L'examen des affleurements internes à la grotte, examen forcément très rapide vu les conditions de la visite que j'ai effectuée en 2014, privilégie très fortement la deuxième hypothèse. Les photographies qui suivent (1) montrent des détails de ces triangles, et (2) mettent en valeur des morphologies montrant que l'hypothèse 2 (cristaux partant du bas et dont la croissance verticale cesse quand leur terminaison atteint la surface) est très vraisemblablement la bonne. Une étude plus approfondie serait nécessaire pour confirmer, ou infirmer, cette hypothèse.
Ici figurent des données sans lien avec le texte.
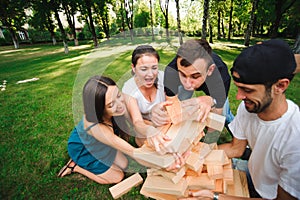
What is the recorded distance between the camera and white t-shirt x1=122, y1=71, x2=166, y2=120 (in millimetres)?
2273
Quand la grotte fut aménagée pour pouvoir accueillir des touristes, des tunnels furent creusés et des galeries élargies, qui recoupent d'anciennes mini-cavités karstiques ou de mini-lacs maintenant hors d'eau car situés au moins 1 m plus haut que le niveau piézométrique local. On peut alors y faire des observations qui confirment l'hypothèse 2.